Nervous System and Muscles: Impairment of consciousness ranging in severity to deep coma. Convulsions, especially in small children. Motor restlessness, muscular twitching, tremor, athetoid movements, opisthotonos, ataxia, drowsiness, dizziness, mydriasis, nystagmus, adiadochokinesia, ballism, psychomotor disturbances, dysmetria. Initial hyperreflexia, followed by hyporeflexia.
Gastrointestinal Tract: Nausea, vomiting.
Kidneys and Bladder: Anuria or oliguria, urinary retention.
Laboratory Findings: Isolated instances of overdosage have included leukocytosis, reduced leukocyte count, glycosuria, and acetonuria. EEG may show dysrhythmias.
Combined Poisoning: When alcohol, tricyclic antidepressants, barbiturates, or hydantoins are taken at the same time, the signs and symptoms of acute poisoning with carbamazepine may be aggravated or modified.
The prognosis in cases of severe poisoning is critically dependent upon prompt elimination of the drug, which may be achieved by inducing vomiting, irrigating the stomach, and by taking appropriate steps to diminish absorption. If these measures cannot be implemented without risk on the spot, the patient should be transferred at once to a hospital, while ensuring that vital functions are safeguarded. There is no specific antidote.
Elimination of the Drug: Induction of vomiting.

== == ==

**What you should do**
In the carbamazepine overdose text, what does the prognosis in cases of severe poisoning critically depend on?

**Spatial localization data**

== == ==

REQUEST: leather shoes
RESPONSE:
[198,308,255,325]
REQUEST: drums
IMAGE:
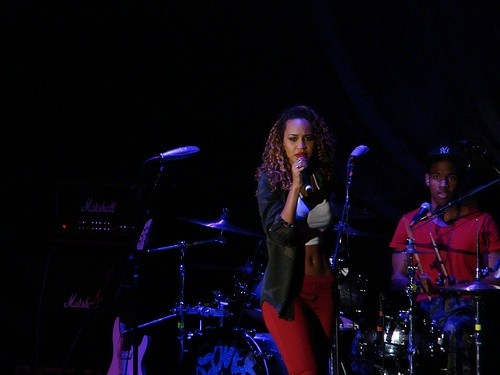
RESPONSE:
[176,302,233,361]
[333,266,368,303]
[183,325,288,375]
[209,267,263,319]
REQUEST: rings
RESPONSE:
[296,165,299,168]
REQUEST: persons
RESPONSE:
[255,105,342,375]
[390,149,500,346]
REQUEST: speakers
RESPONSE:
[33,240,134,370]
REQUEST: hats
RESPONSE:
[427,146,460,163]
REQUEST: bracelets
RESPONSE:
[277,215,295,228]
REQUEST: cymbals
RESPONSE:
[179,214,267,239]
[437,282,492,291]
[328,225,378,238]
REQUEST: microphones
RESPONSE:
[302,173,313,194]
[350,145,370,160]
[148,146,200,164]
[410,202,431,228]
[376,312,384,345]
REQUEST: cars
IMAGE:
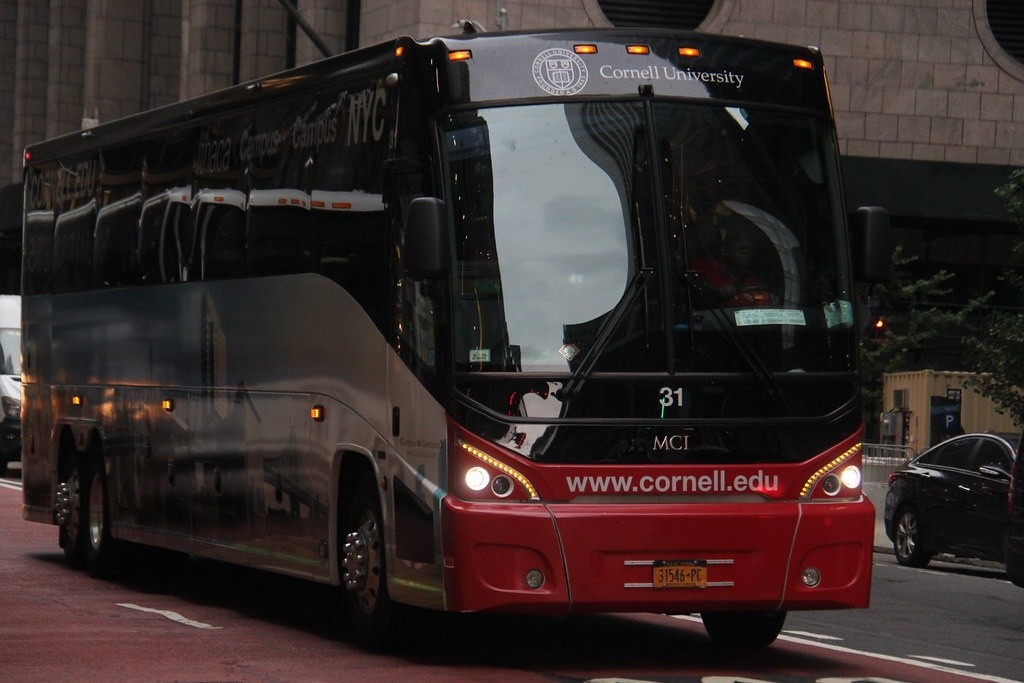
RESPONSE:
[883,432,1022,567]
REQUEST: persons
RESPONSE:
[692,227,770,307]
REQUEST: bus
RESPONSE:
[21,21,891,651]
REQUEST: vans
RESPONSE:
[0,295,22,472]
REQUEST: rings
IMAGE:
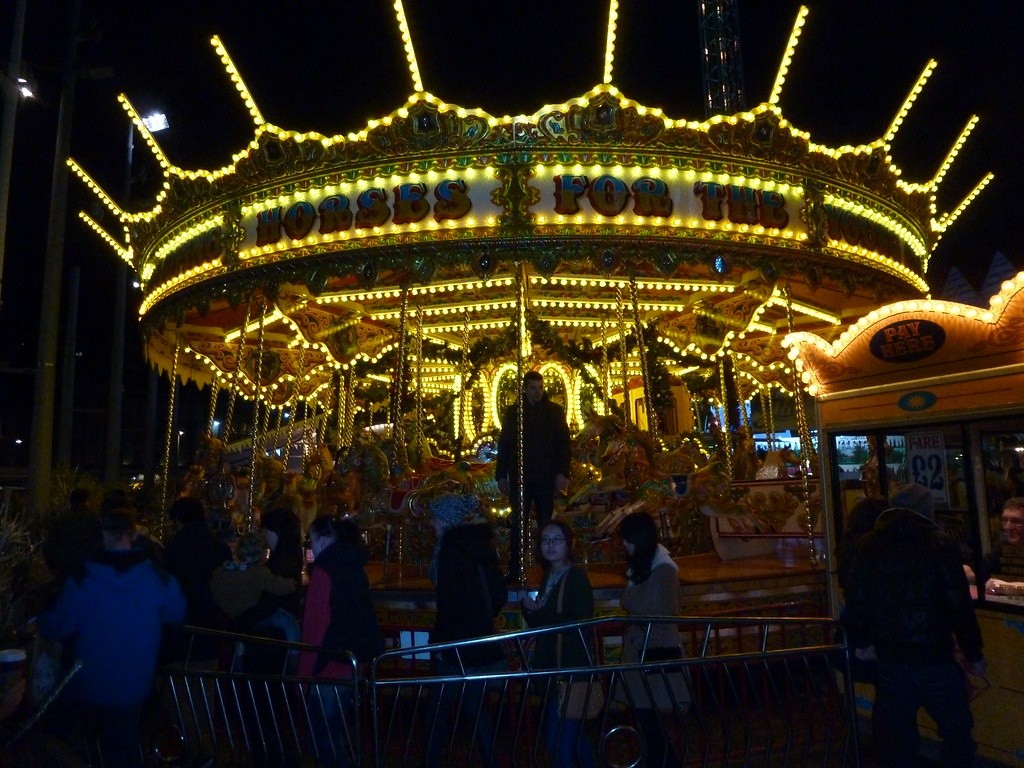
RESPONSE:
[992,589,994,592]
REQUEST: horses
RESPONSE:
[183,407,830,583]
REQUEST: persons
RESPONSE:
[613,511,693,768]
[298,514,370,768]
[427,496,509,768]
[519,519,594,768]
[210,532,301,768]
[158,496,233,768]
[256,492,304,579]
[963,498,1024,595]
[834,482,988,768]
[38,508,187,768]
[43,489,165,576]
[495,371,571,584]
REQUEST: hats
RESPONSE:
[891,483,933,512]
[431,494,480,525]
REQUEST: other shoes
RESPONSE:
[504,569,518,584]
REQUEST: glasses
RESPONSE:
[541,537,569,546]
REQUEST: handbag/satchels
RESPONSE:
[558,681,603,720]
[637,646,681,674]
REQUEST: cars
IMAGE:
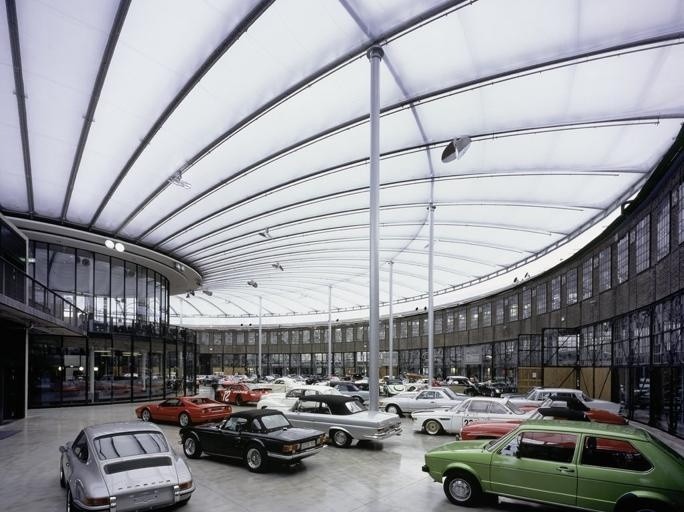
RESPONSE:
[37,369,191,397]
[420,418,684,512]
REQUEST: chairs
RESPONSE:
[585,437,599,465]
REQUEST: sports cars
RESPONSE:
[52,417,197,512]
[134,394,232,427]
[179,405,329,475]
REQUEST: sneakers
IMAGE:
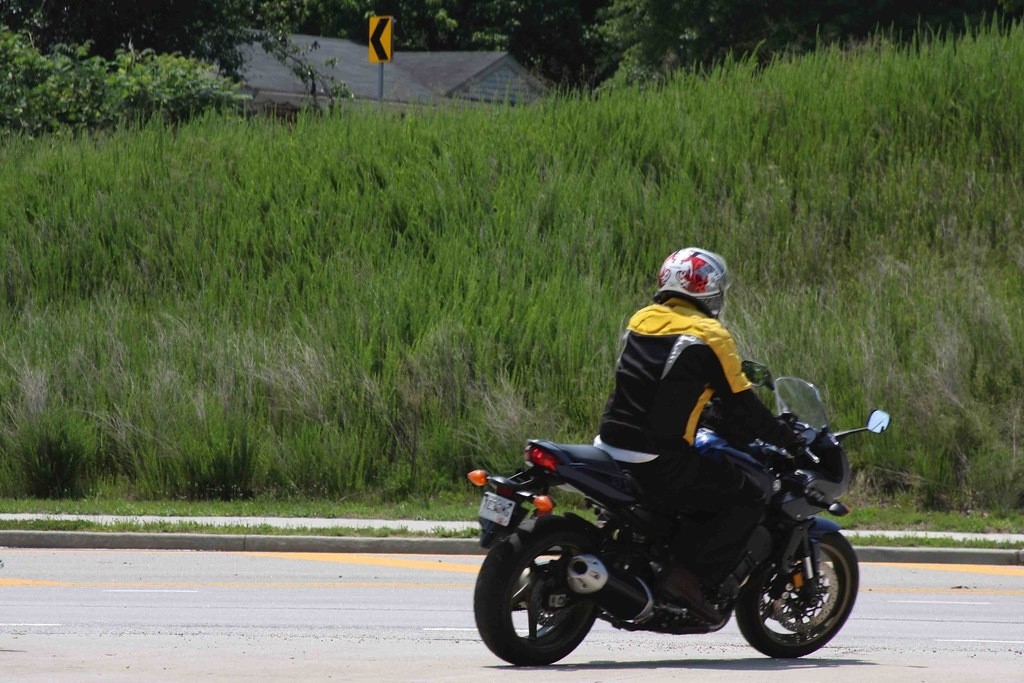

== == ==

**Task answer**
Prompt elimination of the drug.